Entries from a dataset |

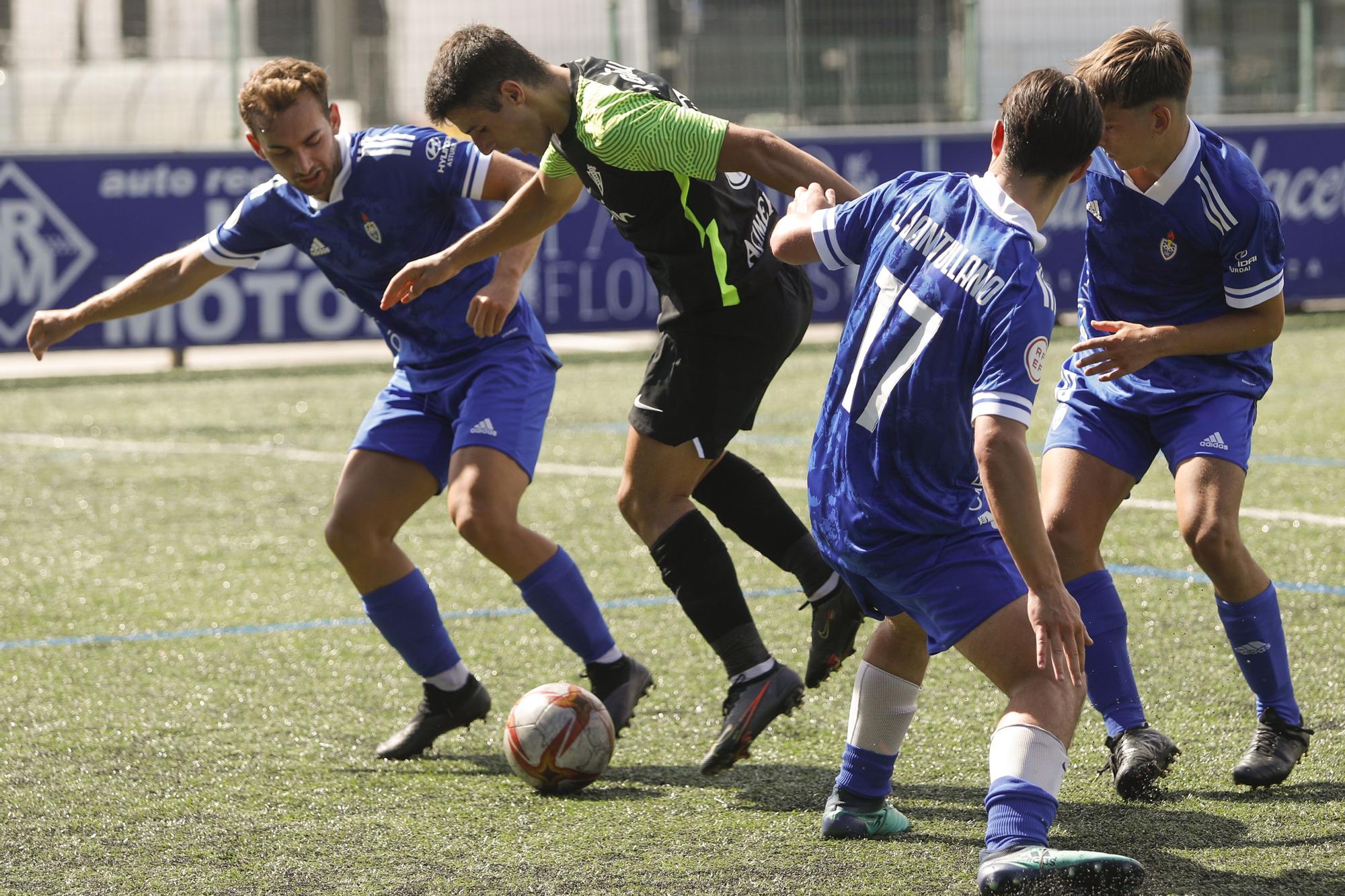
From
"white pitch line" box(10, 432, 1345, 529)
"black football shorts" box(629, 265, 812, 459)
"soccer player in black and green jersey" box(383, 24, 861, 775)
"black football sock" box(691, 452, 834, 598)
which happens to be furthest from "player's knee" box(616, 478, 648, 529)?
"white pitch line" box(10, 432, 1345, 529)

WORK TO DO |
Count how many lines of the records above contain the word "football". Reply with the number only.

CORRECT OUTPUT |
2